*Extrait choisi*:

Le “Job to be done” : complémentaire à la démarche UX ?

Clément van Meyel
Ineat Design
Published in
4 min readNov 13, 2017

Depuis quelques mois je m’intéresse de près à l’approche “job to be done”. Cette approche, créée par deux Américains, Anthony W. Ulwick et Clayton M. Christensen, est initialement un concept marketing qui consiste à définir un ensemble de missions à accomplir pour satisfaire le client.

Pourquoi un tel intérêt ?
Dans mon métier, je suis responsable de l’expérience globale que va vivre un utilisateur avec les produits/services sur lesquels je travaille, et je vois l’approche “job to be done” comme une extension, une complémentarité aux méthodes de travail sur l’expérience utilisateur.

Le Job to be done, parlons-en.

Le terme “job” est un raccourci pour ce qu’un individu cherche réellement à accomplir dans un contexte donné.

Je vais vous donner un exemple assez parlant en citant Theodore Levitt, un professeur de marketing de la Harvard Business School.

Les gens n’ont pas besoin de perceuses. Ils ont besoin de trous dans leurs murs. (Théodore Levitt)

Cet exemple date de 1960, et pourtant aujourd’hui encore nos conceptions sont trop centrées sur le produit en lui même. Un collègue me dit souvent “Nous devons penser problème avant solution”. Il a bien raison. C’est notre mission en tant que concepteur de partir d’une problématique existante pour répondre efficacement au besoin de nos utilisateurs en leur offrant la meilleure expérience possible.

Et si… au lieu de concevoir uniquement en fonction d’une problématique, d’un besoin, nous travaillions avec un angle d’attaque différent ? Celui du “job to be done”.

Le job to be done en 3 questions

Réfléchissons autour d’un exemple.

Lors de la phase exploratoire d’une démarche UX, l’objectif est de comprendre les besoins de mes utilisateurs.

Ici, mes utilisateurs sont des décorateurs. J’applique différentes méthodes exploratoires pour faire ressortir leur besoin principal.

Celui-ci est le suivant : “En tant que décorateur, je veux accrocher des cadres”.

Ok, nous allons donc travailler une solution leur permettant d’accrocher des cadres. Notre fameuse perceuse. Que nous allons imaginer avec un super système de grippe pour le confort du poignée, un système de triple rotation, etc.

Nous avons notre solution !

Mais l’expérience utilisateur ne s’arrête pas uniquement au produit que nous avons conçu.

À titre d’exemple : Nest, pour son détecteur de fumée, a également créé des visses spécifiques pour son produit, afin d’éviter à l’installateur de se demander quel type de vis il devait utiliser sur quelle type de matière. Cette visse répond directement à ce besoin annexe du job de base et l’expérience globale passe aussi par cette facilité d’installation.

Dans notre cas, l’expérience se trouve dans l’ensemble des interactions qui permettront à mes cadres d’être accrochés sur le mur.

Et je pense que l’approche “job to be done” à son rôle à jouer dans la compréhension des gestes et l’amélioration de l’expérience utilisateur.

*Extrait de données*:
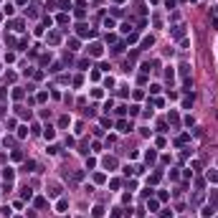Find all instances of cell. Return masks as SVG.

*Consigne*:
Poursuivez l'article sur l'approche « job to be done » juste après sa dernière phrase.

*Réponse rédigée*:
Je vois cette approche en complémentarité à la phase de cadrage/exploration d’une démarche UX, bien avant la phase de conception du produit.

Dans une approche “job to be done”, il faut se poser les questions suivantes :

  1. Quels sont les jobs que mes utilisateurs cherchent à accomplir pour accrocher des cadres ?
  2. Quelles sont les frustrations que mes utilisateurs cherchent à éviter ?
  3. Quels sont les bénéfices qui surprendraient agréablement mes utilisateurs ?

Pourquoi ces questions ?

Ce sont 3 questions qui permettront à la fois

  • de comprendre les motivations des utilisateurs.
  • de définir l’ensemble des actions que l’utilisateur va chercher à accomplir (et nous permettre de faire une jolie cartographie des jobs)
  • d’éviter les risques d’erreur de conception, ou les choses inutiles
  • mais aussi d’innover dans les solutions proposées à l’utilisateur

Mon avis

Je pense que l’approche “job to be done” en complémentarité d’une démarche UX permet de travailler une solution avec une vue d’expérience plus globale, mais à une échelle plus micro, en prenant en considération la problématique de départ que l’utilisateur souhaite résoudre. Cela permet de penser le produit ou service en termes d’usage et d’utilité.

De plus, le travail sur les jobs a amené à la réflexion que ce n’est pas juste une question de fonctionnalité, mais qu’ils ont une forte dimension sociale et émotionnelle puisque cela implique une analyse plus fine des comportements utilisateurs. Ce qui rejoint un travail sur les sciences cognitives mené dans le cadre d’une démarche UX.

Pour aller plus loin sur l’approche “job to be done”, je vous conseille la lecture de l’article “Connaître les jobs to be done de vos clients” paru dans le magasine Harvard Business Review d’octobre-novembre 2017. L’article traite de l’approche du “job to be done”, non pas dans l’UX, mais en matière d’innovation et de stratégie d’entreprise. Ce qui prouve qu’aujourd’hui le Design est devenu indispensable dans la stratégie business.

Et vous ? Avez-vous déjà testé cette approche de manière générale ?
N’hésitez pas à échanger par commentaire :)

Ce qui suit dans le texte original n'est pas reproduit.